[Items from a dataset]
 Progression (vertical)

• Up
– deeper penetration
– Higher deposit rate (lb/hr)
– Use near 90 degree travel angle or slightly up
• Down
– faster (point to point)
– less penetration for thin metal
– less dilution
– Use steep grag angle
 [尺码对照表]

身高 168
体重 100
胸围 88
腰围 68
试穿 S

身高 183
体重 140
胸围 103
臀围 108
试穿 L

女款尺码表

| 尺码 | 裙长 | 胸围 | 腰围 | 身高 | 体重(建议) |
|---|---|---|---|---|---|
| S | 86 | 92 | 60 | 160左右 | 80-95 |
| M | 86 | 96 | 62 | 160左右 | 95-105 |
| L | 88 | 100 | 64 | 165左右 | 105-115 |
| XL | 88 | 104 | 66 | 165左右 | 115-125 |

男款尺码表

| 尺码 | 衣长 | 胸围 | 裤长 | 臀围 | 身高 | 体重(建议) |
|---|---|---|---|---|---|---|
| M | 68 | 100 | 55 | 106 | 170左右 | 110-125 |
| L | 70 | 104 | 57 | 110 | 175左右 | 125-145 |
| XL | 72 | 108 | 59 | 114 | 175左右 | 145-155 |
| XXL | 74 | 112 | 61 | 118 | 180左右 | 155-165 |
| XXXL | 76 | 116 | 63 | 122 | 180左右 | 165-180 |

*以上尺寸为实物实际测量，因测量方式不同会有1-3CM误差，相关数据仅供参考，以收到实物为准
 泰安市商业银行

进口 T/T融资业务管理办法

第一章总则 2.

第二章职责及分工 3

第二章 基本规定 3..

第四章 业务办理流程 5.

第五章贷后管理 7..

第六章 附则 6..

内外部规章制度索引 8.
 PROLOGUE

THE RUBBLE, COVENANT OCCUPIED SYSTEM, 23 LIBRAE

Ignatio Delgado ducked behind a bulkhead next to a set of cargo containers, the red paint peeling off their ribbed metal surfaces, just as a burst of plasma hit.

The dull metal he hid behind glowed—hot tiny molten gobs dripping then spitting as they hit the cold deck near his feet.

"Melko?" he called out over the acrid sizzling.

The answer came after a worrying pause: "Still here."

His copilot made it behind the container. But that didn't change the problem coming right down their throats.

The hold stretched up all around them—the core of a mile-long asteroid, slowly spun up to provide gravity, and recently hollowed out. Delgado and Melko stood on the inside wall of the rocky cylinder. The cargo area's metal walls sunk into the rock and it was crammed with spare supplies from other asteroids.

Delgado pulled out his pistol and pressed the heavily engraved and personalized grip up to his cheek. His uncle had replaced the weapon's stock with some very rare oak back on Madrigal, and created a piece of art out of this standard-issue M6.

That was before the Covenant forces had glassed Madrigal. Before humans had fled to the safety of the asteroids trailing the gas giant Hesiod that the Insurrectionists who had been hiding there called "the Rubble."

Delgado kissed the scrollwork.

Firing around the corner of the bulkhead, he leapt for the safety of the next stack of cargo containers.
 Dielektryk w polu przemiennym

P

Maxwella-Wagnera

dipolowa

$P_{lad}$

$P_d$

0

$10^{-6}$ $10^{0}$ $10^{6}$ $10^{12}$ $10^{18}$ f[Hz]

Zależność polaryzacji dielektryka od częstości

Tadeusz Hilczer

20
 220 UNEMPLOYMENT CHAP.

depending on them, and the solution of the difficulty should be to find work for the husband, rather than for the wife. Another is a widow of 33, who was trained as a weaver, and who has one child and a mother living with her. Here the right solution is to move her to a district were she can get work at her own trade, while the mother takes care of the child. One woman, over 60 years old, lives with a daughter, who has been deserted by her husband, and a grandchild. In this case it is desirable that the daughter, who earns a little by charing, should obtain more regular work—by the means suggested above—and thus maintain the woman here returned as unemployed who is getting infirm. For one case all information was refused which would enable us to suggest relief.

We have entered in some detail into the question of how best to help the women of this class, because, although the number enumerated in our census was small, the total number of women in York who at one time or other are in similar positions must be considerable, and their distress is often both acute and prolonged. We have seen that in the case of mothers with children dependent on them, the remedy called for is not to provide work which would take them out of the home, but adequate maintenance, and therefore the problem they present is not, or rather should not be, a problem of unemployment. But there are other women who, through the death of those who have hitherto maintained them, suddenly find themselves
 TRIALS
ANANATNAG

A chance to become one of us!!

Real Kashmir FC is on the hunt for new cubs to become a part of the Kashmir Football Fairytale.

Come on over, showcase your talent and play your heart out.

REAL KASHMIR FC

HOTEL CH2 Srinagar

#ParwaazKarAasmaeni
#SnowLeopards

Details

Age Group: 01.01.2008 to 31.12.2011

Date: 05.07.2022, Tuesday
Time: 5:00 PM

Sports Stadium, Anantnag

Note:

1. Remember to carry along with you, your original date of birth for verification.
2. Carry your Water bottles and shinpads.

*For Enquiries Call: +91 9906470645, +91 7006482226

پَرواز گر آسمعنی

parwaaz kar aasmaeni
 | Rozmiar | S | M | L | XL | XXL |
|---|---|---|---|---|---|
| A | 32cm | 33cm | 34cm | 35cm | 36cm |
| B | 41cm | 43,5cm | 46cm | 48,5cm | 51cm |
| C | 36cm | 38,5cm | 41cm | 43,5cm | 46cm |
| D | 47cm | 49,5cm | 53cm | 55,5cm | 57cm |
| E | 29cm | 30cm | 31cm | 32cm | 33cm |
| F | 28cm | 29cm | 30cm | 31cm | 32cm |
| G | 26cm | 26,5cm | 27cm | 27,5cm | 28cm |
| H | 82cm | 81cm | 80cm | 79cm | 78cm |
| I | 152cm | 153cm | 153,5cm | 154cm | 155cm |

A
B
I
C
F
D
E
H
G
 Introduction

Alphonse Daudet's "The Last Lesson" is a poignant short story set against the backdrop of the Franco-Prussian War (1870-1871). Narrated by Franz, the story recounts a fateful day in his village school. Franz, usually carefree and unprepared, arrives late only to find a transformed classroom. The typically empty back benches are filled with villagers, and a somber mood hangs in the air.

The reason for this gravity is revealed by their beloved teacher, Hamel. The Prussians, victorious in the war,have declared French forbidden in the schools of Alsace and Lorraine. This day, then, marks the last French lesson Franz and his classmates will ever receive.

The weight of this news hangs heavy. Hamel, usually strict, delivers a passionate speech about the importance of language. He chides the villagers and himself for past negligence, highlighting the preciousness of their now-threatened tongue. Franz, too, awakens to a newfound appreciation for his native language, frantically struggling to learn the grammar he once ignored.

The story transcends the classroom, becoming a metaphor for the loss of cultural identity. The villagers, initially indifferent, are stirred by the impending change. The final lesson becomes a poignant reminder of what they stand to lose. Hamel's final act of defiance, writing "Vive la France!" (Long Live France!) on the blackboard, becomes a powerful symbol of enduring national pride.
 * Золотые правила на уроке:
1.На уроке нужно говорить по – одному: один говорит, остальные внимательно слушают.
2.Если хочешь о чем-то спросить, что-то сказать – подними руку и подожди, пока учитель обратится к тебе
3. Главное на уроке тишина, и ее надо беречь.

▶ WHAT NEEDS TO BE DONE
Only lines containing the word "Melko" should appear in the answer, and every such line from the records above must be there.

▶ PROBLEM SOLUTION
"Melko?" he called out over the acrid sizzling.
The hold stretched up all around them—the core of a mile-long asteroid, slowly spun up to provide gravity, and recently hollowed out. Delgado and Melko stood on the inside wall of the rocky cylinder. The cargo area's metal walls sunk into the rock and it was crammed with spare supplies from other asteroids.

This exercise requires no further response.